Characters I relate to the most, meanwhile, are typically not so impressive. I relate to them specifically because they share my flaws; and even if there are things that they can do which are great, I can still compare myself to them because they fuck up in the same ways I would. In watching them better themselves, I am inspired to do the same to myself—but if you’re following someone that closely behind, then you’ll inevitably crash in all of the same places that they will along the way.
#myselfin4animecharacters
We can’t know yet what Killua or Mamimi from FLCL will do to make themselves into truly admirable people. At the end of their shows, they have dealt with relatable emotions that we, too, should have dealt with at similar stages in life to the ones that they are at.

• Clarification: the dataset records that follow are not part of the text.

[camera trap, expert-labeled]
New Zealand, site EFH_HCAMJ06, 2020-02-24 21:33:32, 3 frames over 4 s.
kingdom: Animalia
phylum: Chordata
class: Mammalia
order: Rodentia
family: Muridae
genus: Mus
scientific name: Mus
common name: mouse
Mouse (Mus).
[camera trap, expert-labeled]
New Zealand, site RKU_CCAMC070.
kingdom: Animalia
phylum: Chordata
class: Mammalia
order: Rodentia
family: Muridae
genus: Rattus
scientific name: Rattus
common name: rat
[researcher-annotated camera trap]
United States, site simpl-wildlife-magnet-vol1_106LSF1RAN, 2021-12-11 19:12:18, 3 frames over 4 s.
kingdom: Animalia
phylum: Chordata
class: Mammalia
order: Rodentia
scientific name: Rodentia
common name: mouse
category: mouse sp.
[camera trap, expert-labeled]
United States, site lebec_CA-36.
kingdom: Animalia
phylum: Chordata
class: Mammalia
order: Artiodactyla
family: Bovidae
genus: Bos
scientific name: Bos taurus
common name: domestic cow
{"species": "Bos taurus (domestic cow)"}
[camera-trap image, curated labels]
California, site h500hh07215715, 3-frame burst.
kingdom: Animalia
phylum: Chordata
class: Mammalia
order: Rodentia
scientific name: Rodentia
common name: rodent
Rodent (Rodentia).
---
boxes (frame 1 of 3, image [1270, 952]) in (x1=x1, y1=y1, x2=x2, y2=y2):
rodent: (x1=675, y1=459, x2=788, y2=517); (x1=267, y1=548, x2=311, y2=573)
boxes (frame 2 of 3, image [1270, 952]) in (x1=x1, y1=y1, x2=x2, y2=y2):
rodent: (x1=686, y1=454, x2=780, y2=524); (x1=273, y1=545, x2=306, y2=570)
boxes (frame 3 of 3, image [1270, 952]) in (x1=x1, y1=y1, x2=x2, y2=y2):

We haven’t yet tackled the real-deal issues that would make us admirable people, and maybe we never will—but as long as we look up to people (and characters) who do, we’ll be able to pick ourselves up even when we falter and continue chasing after the gold standard that we know exists from seeing the people way ahead of us.
I think a lot of the admiration of peers comes from seeing what looks to be a slightly displaced version of ourselves—someone in a position we would already be in if we’d made a decision differently somewhere along the way. But they already made that decision by this point, and you didn’t—and they’ll have a totally different trajectory from you now, having already done that. You have to think about what you’ll have to do starting from this moment to catch up to where your peer already is—and that may be impossible, or it may be a bad idea as you don’t yet fathom the consequences of your peers’ success. Look up to people who have sustained—who keep making good decisions, whose wisdom has stood the test of time, and who have already made the mistakes you would have if you didn’t listen to them about how they could’ve prevented them. That way, you’ll recover much more easily when you make them anyways.
Stop Looking Up To Characters You Relate To (i.e. yourself)
A really nice reflective piece Bea. I sensed a similarity to Jordan Peterson's advice to "orient yourself towards your highest ideal" or something like that. Feels like a more abstracted way of saying what you've written about choosing role models who have sustained good decision making. But maybe I've simply spent too much time this past year overdosing on the controversial doctor's lectures. I've sometimes wondered if you had any thoughts on the Jordan Peterson battle, as a unique internet figure that seems able to glide between seemingly antithetical social clouds.